One of the prevailing theories explaining why invasive species do so well in their new homes is that they leave behind most – or all – of their natural predators and pathogens, allowing them to gain a competitive advantage. Additionally, over time, invasive species may adjust how they allocate resources, putting less energy into costly defenses against no-longer-present enemies and more energy into growth and reproduction. This resource trade-off provides invaders with an even greater competitive advantage over native species that are forced to invest more heavily in defenses. Scientists call this the “enemy release hypothesis,” and many ecologists believe escaping enemies plays a key role in the success of many invasive species.

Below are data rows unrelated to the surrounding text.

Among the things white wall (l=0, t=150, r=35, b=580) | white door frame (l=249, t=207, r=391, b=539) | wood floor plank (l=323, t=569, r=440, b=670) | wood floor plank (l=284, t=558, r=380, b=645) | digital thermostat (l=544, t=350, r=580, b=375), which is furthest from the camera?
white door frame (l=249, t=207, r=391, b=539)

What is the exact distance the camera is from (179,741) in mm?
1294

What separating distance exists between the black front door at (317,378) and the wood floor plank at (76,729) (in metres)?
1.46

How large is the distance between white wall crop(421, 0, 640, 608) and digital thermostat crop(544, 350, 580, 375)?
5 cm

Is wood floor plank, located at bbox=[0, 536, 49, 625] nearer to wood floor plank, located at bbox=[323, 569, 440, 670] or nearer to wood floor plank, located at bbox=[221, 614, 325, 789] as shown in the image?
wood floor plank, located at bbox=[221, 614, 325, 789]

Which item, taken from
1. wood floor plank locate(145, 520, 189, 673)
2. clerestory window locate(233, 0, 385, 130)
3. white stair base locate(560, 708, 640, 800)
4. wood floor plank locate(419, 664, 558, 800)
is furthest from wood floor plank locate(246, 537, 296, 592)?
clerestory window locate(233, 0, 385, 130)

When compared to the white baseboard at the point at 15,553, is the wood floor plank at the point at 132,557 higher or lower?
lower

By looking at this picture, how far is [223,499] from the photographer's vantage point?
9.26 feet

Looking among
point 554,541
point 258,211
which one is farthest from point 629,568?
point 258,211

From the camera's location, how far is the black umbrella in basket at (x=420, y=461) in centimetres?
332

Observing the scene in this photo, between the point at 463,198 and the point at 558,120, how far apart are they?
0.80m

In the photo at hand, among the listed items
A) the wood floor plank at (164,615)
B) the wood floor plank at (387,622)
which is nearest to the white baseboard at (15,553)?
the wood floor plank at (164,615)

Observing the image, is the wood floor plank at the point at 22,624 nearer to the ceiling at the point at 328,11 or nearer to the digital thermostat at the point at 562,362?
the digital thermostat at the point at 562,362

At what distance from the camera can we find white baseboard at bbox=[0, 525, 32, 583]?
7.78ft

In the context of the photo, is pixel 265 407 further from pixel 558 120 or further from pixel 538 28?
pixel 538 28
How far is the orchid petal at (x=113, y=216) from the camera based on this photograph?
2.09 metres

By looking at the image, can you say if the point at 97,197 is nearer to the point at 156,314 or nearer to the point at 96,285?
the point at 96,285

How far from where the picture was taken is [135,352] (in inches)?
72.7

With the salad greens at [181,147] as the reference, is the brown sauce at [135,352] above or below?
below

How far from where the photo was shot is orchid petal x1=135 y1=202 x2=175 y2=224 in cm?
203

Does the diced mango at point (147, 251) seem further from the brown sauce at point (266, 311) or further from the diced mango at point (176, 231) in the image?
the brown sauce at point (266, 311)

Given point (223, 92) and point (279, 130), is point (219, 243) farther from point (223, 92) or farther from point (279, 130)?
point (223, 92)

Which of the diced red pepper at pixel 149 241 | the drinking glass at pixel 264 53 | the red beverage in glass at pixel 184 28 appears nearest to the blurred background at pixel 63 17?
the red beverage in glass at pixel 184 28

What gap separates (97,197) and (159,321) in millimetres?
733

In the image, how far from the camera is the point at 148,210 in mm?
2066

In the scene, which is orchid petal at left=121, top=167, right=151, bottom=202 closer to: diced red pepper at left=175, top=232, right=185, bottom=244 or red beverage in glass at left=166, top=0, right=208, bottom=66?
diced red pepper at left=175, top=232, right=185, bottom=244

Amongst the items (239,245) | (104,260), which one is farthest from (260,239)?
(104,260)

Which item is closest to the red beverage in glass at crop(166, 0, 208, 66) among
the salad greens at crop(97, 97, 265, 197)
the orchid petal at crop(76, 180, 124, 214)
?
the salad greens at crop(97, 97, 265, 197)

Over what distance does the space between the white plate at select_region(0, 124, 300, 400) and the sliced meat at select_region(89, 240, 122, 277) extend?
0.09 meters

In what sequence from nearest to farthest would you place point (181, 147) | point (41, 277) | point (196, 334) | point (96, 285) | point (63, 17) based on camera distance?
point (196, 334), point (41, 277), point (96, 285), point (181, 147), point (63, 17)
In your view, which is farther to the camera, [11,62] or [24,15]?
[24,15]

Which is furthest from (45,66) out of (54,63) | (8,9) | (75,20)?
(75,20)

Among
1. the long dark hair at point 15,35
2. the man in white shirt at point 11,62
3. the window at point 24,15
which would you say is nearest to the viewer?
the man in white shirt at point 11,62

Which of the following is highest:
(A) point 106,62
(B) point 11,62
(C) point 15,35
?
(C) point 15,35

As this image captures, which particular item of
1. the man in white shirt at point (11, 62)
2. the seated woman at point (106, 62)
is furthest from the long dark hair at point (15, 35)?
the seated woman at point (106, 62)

An international group of researchers led by Jason Fridley at Clemson University wanted to look more closely at how invasive plants were responding to conditions in their new ranges. Once established in their new range, were these plants in fact investing fewer resources into defenses, or was something else going on? Fridley and his collaborators measured nine leaf traits tied to herbivory defense – ranging from toxic alkaloids and cyanogenic glycosides to leaf nitrogen, protein content, fiber, cell wall mass, and specific leaf area. Researches quantified these traits for 27 invasive plants – spanning both woody plants and herbaceous species – across their native (home) and introduced (away) ranges in France, Japan, and the United States. They also measured the same traits in co-occurring native species (of similar taxonomy and characteristics to the invaders whenever possible) in each region. Researchers then compared trait values of each invasive species to the average trait value of the native communities from their home and away ranges.
The key finding, published in the June 2025 issue of the journal Ecology in a paper titled “Joining the locals: Plant invaders shift leaf defenses to match native neighbors,” is that for seven out of the nine traits the researchers examined, the invasive plants’ leaf traits had shifted from their original values in the home range and now matched those of their new away communities. On average, when native plants in the away range had thin, nitrogen-rich leaves, invaders shifted that way, and when natives in the away range had tough leaves or low protein content, invaders converged on those values. These sorts of changes occurred across continents, growth forms, and habitats.
The authors describe this as a “join the locals” pattern. Rather than evolving away from defense because their enemies are gone, invasive species appear to adjust their leaf traits to match the environmental and functional context of the away community. In this view, defense traits are not independent parameters that invaders freely modify, but rather components of integrated leaf economic strategies shaped by soil fertility, light availability, climate, and other regional constraints.
The result is a reframing of invasion success, from a story of plants escaping constraints to one of rapid ecological alignment. In many cases, the most successful invaders may be those that can adapt most quickly to the conditions in their new ranges.